[Excerpts from spatial question data]
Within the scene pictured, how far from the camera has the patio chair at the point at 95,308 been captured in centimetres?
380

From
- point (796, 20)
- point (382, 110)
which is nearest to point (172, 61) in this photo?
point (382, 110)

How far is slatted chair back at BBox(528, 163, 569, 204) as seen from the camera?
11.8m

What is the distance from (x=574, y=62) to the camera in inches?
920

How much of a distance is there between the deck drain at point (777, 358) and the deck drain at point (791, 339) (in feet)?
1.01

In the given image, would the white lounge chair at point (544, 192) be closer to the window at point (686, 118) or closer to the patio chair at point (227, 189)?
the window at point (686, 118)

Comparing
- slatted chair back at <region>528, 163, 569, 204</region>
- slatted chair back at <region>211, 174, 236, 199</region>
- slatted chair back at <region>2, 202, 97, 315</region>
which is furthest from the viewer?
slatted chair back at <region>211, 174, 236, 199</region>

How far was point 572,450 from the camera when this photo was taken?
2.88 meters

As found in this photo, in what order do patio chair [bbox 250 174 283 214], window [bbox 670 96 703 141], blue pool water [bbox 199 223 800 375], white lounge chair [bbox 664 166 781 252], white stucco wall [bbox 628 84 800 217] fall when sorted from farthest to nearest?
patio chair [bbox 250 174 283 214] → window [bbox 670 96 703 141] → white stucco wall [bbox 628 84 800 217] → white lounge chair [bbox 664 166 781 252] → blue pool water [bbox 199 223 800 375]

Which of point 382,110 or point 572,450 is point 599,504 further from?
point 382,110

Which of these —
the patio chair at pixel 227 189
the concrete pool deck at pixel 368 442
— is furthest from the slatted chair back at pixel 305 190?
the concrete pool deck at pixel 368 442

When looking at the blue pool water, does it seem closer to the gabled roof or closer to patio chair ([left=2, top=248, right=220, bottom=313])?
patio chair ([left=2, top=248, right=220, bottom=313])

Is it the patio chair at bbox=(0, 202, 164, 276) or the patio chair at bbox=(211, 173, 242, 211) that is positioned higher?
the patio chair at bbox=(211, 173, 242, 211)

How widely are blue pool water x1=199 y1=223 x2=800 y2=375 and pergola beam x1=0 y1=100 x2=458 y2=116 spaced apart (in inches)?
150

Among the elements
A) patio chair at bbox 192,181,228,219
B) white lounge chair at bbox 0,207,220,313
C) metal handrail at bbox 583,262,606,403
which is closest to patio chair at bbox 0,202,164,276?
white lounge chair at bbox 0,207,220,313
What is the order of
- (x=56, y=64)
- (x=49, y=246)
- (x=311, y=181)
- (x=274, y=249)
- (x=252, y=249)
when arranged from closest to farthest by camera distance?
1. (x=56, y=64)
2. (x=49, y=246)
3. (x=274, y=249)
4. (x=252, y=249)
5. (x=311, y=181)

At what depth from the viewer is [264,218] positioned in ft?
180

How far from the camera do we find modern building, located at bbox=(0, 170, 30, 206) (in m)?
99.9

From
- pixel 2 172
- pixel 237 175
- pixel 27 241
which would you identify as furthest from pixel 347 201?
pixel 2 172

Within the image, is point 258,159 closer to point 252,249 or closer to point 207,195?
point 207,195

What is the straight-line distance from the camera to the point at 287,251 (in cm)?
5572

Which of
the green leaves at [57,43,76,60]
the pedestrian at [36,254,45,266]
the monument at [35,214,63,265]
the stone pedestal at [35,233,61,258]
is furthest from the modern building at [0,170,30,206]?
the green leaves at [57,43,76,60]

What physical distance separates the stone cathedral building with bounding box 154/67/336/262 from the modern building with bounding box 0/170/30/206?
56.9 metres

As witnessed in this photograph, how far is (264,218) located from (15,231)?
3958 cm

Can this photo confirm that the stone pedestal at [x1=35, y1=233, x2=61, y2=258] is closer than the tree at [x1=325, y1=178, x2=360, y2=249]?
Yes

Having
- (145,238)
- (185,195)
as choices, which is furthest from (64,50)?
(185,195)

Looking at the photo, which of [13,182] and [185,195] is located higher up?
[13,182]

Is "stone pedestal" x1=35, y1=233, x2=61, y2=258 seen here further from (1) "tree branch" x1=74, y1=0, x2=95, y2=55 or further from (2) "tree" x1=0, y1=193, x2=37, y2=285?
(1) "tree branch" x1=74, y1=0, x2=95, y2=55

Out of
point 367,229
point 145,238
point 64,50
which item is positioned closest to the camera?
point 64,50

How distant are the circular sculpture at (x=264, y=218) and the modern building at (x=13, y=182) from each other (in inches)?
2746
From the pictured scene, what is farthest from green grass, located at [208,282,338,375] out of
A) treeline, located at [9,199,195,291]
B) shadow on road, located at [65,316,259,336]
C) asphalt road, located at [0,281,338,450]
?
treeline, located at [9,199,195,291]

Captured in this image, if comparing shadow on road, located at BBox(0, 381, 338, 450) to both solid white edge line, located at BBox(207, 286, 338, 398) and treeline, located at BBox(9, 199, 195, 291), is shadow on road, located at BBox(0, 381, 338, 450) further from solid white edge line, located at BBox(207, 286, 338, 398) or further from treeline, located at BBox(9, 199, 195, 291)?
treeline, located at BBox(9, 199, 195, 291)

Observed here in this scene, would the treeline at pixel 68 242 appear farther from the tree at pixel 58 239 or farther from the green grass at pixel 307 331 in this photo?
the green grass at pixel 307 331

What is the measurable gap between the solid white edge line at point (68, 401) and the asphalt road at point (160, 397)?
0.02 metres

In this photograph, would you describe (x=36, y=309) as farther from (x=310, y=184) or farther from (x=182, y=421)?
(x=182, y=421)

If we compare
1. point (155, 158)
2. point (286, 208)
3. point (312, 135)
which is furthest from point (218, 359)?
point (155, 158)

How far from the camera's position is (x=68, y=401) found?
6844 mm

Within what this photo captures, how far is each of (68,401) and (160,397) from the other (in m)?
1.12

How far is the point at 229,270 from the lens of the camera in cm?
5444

# What is needed
Format every line of the records above as a JSON list of strings, one string per line, leaving out the blank lines.

# Response to this task
[
  "Within the scene pictured, how far from the camera has the patio chair at the point at 95,308 been captured in centimetres?",
  "380",
  "From",
  "- point (796, 20)",
  "- point (382, 110)",
  "which is nearest to point (172, 61) in this photo?",
  "point (382, 110)",
  "How far is slatted chair back at BBox(528, 163, 569, 204) as seen from the camera?",
  "11.8m",
  "What is the distance from (x=574, y=62) to the camera in inches?",
  "920",
  "How much of a distance is there between the deck drain at point (777, 358) and the deck drain at point (791, 339) (in feet)?",
  "1.01",
  "In the given image, would the white lounge chair at point (544, 192) be closer to the window at point (686, 118) or closer to the patio chair at point (227, 189)?",
  "the window at point (686, 118)",
  "Comparing",
  "- slatted chair back at <region>528, 163, 569, 204</region>",
  "- slatted chair back at <region>211, 174, 236, 199</region>",
  "- slatted chair back at <region>2, 202, 97, 315</region>",
  "which is furthest from the viewer?",
  "slatted chair back at <region>211, 174, 236, 199</region>",
  "How far was point 572,450 from the camera when this photo was taken?",
  "2.88 meters",
  "As found in this photo, in what order do patio chair [bbox 250 174 283 214], window [bbox 670 96 703 141], blue pool water [bbox 199 223 800 375], white lounge chair [bbox 664 166 781 252], white stucco wall [bbox 628 84 800 217] fall when sorted from farthest to nearest?",
  "patio chair [bbox 250 174 283 214] → window [bbox 670 96 703 141] → white stucco wall [bbox 628 84 800 217] → white lounge chair [bbox 664 166 781 252] → blue pool water [bbox 199 223 800 375]",
  "Which of point 382,110 or point 572,450 is point 599,504 further from?",
  "point 382,110",
  "Which of these —",
  "the patio chair at pixel 227 189",
  "the concrete pool deck at pixel 368 442",
  "— is furthest from the slatted chair back at pixel 305 190?",
  "the concrete pool deck at pixel 368 442",
  "When looking at the blue pool water, does it seem closer to the gabled roof or closer to patio chair ([left=2, top=248, right=220, bottom=313])?",
  "patio chair ([left=2, top=248, right=220, bottom=313])",
  "Is it the patio chair at bbox=(0, 202, 164, 276) or the patio chair at bbox=(211, 173, 242, 211) that is positioned higher?",
  "the patio chair at bbox=(211, 173, 242, 211)",
  "How widely are blue pool water x1=199 y1=223 x2=800 y2=375 and pergola beam x1=0 y1=100 x2=458 y2=116 spaced apart (in inches)?",
  "150",
  "Among the elements",
  "A) patio chair at bbox 192,181,228,219",
  "B) white lounge chair at bbox 0,207,220,313",
  "C) metal handrail at bbox 583,262,606,403",
  "which is closest to patio chair at bbox 0,202,164,276?",
  "white lounge chair at bbox 0,207,220,313",
  "What is the order of",
  "- (x=56, y=64)",
  "- (x=49, y=246)",
  "- (x=311, y=181)",
  "- (x=274, y=249)",
  "- (x=252, y=249)",
  "when arranged from closest to farthest by camera distance?",
  "1. (x=56, y=64)",
  "2. (x=49, y=246)",
  "3. (x=274, y=249)",
  "4. (x=252, y=249)",
  "5. (x=311, y=181)",
  "At what depth from the viewer is [264,218] positioned in ft?",
  "180",
  "How far from the camera do we find modern building, located at bbox=(0, 170, 30, 206) (in m)?",
  "99.9",
  "From",
  "- pixel 2 172",
  "- pixel 237 175",
  "- pixel 27 241",
  "which would you identify as furthest from pixel 347 201?",
  "pixel 2 172",
  "Within the image, is point 258,159 closer to point 252,249 or closer to point 207,195?",
  "point 207,195",
  "What is the straight-line distance from the camera to the point at 287,251 (in cm)?",
  "5572",
  "Which of",
  "the green leaves at [57,43,76,60]",
  "the pedestrian at [36,254,45,266]",
  "the monument at [35,214,63,265]",
  "the stone pedestal at [35,233,61,258]",
  "is furthest from the modern building at [0,170,30,206]?",
  "the green leaves at [57,43,76,60]",
  "What physical distance separates the stone cathedral building with bounding box 154/67/336/262 from the modern building with bounding box 0/170/30/206?",
  "56.9 metres",
  "As witnessed in this photograph, how far is (264,218) located from (15,231)?",
  "3958 cm",
  "Can this photo confirm that the stone pedestal at [x1=35, y1=233, x2=61, y2=258] is closer than the tree at [x1=325, y1=178, x2=360, y2=249]?",
  "Yes",
  "Having",
  "- (145,238)",
  "- (185,195)",
  "as choices, which is furthest from (64,50)?",
  "(185,195)",
  "Looking at the photo, which of [13,182] and [185,195] is located higher up?",
  "[13,182]",
  "Is \"stone pedestal\" x1=35, y1=233, x2=61, y2=258 seen here further from (1) \"tree branch\" x1=74, y1=0, x2=95, y2=55 or further from (2) \"tree\" x1=0, y1=193, x2=37, y2=285?",
  "(1) \"tree branch\" x1=74, y1=0, x2=95, y2=55",
  "Out of",
  "point 367,229",
  "point 145,238",
  "point 64,50",
  "which item is positioned closest to the camera?",
  "point 64,50",
  "How distant are the circular sculpture at (x=264, y=218) and the modern building at (x=13, y=182) from each other (in inches)?",
  "2746",
  "From the pictured scene, what is farthest from green grass, located at [208,282,338,375] out of",
  "A) treeline, located at [9,199,195,291]",
  "B) shadow on road, located at [65,316,259,336]",
  "C) asphalt road, located at [0,281,338,450]",
  "?",
  "treeline, located at [9,199,195,291]",
  "Captured in this image, if comparing shadow on road, located at BBox(0, 381, 338, 450) to both solid white edge line, located at BBox(207, 286, 338, 398) and treeline, located at BBox(9, 199, 195, 291), is shadow on road, located at BBox(0, 381, 338, 450) further from solid white edge line, located at BBox(207, 286, 338, 398) or further from treeline, located at BBox(9, 199, 195, 291)?",
  "treeline, located at BBox(9, 199, 195, 291)",
  "Observed here in this scene, would the treeline at pixel 68 242 appear farther from the tree at pixel 58 239 or farther from the green grass at pixel 307 331 in this photo?",
  "the green grass at pixel 307 331",
  "What is the measurable gap between the solid white edge line at point (68, 401) and the asphalt road at point (160, 397)?",
  "0.02 metres",
  "In this photograph, would you describe (x=36, y=309) as farther from (x=310, y=184) or farther from (x=182, y=421)?",
  "(x=182, y=421)",
  "If we compare",
  "1. point (155, 158)",
  "2. point (286, 208)",
  "3. point (312, 135)",
  "which is furthest from point (218, 359)?",
  "point (155, 158)",
  "How far from the camera's position is (x=68, y=401) found?",
  "6844 mm",
  "Within what this photo captures, how far is each of (68,401) and (160,397) from the other (in m)?",
  "1.12",
  "How far is the point at 229,270 from the lens of the camera in cm?",
  "5444"
]